Forecasters predict big kicker as school funding decisions loom
Wednesday, February 27, 2019
Economic forecasters set the foundation Wednesday for school funding decisions in the 2019 Legislature.
They predicted that a growing but uncertain economy would result in personal and corporate tax kickers for 2019-21. But already legislators are eyeing the possibility of those kickers being directed to schools or to pay down the state’s Public Employees Retirement System debts.
Looming in the next few days is the Joint Ways and Means Committee co-chairs’ budget framework, which is expected to fall short of what school business officials say they need to maintain services.
The March forecast for 2017-19 net combined resources increased $147.8 million from the December forecast, according to the Legislative Revenue Office.
Mark McMullen and Josh Lehner of the Office of Economic Analysis presented the March revenue forecast to a joint hearing of the House Revenue Committee and the Senate Finance and Revenue Committee on Wednesday.
With the 2017-19 biennium drawing to a close, they expect General Fund revenue to exceed 2017 forecasts by $1.1 billion, resulting in a kicker refund. The state predicts a $748.5 million personal kicker for 2019-21 and a $352.8 million corporate kicker dedicated to K-12 education.
McMullen said that one of Oregon’s economic problems has been that the state must pay out a large refund just as the economy starts to falter.
Oregon’s economy is slowing down but still chugging along, McMullen said, but a drop in personal income tax collection in the last quarter is cause for concern. He stressed that federal tax law changes have created forecasting uncertainty.
The 2019-21 forecast was revised up $68 million from December to $24 billion in combined resources.

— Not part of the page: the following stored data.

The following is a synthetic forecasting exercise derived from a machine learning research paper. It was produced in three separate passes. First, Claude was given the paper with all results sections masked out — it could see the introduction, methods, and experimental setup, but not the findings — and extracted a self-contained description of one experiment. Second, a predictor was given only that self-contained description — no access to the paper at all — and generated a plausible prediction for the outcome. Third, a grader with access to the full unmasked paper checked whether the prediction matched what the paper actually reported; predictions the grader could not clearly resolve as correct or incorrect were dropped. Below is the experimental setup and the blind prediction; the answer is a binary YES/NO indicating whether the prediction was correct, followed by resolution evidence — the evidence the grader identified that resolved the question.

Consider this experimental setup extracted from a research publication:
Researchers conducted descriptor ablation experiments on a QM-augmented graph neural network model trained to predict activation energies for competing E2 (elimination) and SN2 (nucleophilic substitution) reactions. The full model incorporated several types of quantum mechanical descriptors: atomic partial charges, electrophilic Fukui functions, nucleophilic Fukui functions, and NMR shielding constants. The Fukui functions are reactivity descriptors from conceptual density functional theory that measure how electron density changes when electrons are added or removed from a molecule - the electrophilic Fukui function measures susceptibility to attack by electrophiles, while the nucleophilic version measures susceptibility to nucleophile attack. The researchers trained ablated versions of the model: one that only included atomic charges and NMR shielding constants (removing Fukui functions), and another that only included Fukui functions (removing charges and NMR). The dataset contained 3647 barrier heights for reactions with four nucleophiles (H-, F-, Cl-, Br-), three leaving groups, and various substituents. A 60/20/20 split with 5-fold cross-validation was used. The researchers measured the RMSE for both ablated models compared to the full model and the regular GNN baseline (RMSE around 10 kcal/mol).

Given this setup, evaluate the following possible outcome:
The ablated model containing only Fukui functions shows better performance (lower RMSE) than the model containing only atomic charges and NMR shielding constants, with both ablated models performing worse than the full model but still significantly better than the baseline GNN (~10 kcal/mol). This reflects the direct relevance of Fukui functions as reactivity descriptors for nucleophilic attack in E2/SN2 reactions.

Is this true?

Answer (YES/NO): NO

The quarterly report will be the basis for most 2019 Legislature budget decisions. The Legislature will get another economic report May 15 that will set the bar for the 2019-21 balanced budget, including the State School Fund.

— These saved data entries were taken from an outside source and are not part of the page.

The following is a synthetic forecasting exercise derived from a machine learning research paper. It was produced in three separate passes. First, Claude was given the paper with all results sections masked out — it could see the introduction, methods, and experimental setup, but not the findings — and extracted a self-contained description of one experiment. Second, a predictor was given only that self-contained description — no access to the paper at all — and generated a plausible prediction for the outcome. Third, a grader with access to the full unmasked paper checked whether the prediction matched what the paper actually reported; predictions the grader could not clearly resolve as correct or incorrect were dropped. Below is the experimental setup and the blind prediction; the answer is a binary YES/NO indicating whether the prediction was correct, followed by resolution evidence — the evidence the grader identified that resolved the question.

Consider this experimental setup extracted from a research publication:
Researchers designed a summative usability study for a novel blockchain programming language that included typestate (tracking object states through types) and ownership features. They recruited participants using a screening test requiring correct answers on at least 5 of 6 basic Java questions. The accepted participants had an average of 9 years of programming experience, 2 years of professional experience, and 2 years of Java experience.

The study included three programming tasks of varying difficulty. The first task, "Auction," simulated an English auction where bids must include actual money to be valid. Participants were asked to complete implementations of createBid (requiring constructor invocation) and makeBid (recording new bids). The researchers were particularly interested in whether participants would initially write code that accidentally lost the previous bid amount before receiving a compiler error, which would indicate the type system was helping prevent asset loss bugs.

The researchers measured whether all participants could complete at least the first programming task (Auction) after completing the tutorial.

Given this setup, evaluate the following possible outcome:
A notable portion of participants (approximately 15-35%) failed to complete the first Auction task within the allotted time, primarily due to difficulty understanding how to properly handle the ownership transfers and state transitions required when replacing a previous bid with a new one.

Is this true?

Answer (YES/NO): NO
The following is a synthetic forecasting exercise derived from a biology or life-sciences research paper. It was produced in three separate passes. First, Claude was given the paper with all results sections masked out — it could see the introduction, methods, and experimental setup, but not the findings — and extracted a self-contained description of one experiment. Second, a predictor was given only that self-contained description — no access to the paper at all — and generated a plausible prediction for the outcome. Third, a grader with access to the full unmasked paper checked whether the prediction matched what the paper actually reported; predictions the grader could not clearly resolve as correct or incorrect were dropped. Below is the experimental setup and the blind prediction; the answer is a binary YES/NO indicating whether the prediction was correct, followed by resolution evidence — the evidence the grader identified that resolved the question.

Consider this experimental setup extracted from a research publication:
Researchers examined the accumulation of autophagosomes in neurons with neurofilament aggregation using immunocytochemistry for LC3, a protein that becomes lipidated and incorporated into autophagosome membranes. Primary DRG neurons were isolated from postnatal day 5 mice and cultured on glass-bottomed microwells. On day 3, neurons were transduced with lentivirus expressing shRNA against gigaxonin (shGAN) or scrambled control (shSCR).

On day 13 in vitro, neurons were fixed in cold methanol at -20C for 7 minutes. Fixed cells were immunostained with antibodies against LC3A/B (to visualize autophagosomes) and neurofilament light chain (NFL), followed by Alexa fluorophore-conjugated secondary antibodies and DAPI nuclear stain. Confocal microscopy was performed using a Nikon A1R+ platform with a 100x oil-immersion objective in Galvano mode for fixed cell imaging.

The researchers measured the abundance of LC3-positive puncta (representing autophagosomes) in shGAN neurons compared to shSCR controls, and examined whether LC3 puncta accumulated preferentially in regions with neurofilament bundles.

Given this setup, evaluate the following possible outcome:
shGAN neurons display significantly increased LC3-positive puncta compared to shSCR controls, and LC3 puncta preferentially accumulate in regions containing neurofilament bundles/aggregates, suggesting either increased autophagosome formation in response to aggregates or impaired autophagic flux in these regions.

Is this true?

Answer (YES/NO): NO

The Oregon Association of School Business Officials estimates school districts would need a $9.13 billion State School Fund to maintain current service levels.
Based on the November revenue report, Gov. Kate Brown’s balanced budget called for an $8.97 billion State School Fund with an additional $100 million for PERS side accounts to offset school districts’ rates and $170 million to partially fund the High School Success Fund (Measure 98).

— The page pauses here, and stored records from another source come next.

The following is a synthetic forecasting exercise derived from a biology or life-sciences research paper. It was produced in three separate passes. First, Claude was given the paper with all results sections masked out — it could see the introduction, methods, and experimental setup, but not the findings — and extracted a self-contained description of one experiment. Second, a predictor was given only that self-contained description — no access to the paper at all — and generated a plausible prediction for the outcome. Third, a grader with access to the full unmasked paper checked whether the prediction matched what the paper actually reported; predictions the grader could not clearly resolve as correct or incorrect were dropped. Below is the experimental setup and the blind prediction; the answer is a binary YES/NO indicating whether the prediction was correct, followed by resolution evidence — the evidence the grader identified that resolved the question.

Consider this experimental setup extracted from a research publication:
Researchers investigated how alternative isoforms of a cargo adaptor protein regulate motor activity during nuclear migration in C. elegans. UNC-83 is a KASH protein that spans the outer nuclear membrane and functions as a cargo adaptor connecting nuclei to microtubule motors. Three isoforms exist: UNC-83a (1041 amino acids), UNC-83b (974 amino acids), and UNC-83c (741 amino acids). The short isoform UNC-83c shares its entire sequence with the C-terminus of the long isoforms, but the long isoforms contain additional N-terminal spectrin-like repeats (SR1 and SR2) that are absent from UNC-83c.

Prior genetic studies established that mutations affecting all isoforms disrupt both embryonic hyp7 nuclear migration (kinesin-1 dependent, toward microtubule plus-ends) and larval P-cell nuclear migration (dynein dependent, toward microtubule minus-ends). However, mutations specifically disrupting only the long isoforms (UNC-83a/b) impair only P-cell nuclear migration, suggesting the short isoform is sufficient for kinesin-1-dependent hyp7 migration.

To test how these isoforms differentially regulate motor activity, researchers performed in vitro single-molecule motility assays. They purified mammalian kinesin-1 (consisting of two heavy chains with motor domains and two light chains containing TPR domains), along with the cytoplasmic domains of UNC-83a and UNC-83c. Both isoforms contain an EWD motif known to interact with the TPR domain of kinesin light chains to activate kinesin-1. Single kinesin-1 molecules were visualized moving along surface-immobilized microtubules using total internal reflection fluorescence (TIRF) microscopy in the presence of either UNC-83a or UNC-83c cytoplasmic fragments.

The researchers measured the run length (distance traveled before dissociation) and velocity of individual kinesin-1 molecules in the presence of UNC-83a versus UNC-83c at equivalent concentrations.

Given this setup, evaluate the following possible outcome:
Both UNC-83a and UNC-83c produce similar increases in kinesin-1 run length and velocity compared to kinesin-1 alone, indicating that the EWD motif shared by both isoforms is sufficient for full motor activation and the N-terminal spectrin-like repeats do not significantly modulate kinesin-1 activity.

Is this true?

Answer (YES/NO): NO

Oregon’s leading education advocacy groups, including OSBA, are calling for full Measure 98 funding of $303 million and an additional $1 billion School Improvement Fund to give districts resources to make local decisions to improve student achievement.
The Joint Ways and Means Committee co-chairs are expected to release their budget framework in the next week. Without new revenue, the co-chairs’ budget is expected to fall short of OASBO’s current service level estimate.
OSBA has been advocating for revenue reform and cost containment to increase education spending. Education advocates and legislators have linked Oregon’s poor graduation rates, short school year and lagging test results to chronic underfunding of the state’s public school system.
The Legislature’s Joint Committee on Student Success has identified a need for more than $2 billion in new education spending, but it is still working on how much Oregon can do this biennium and how to pay for it.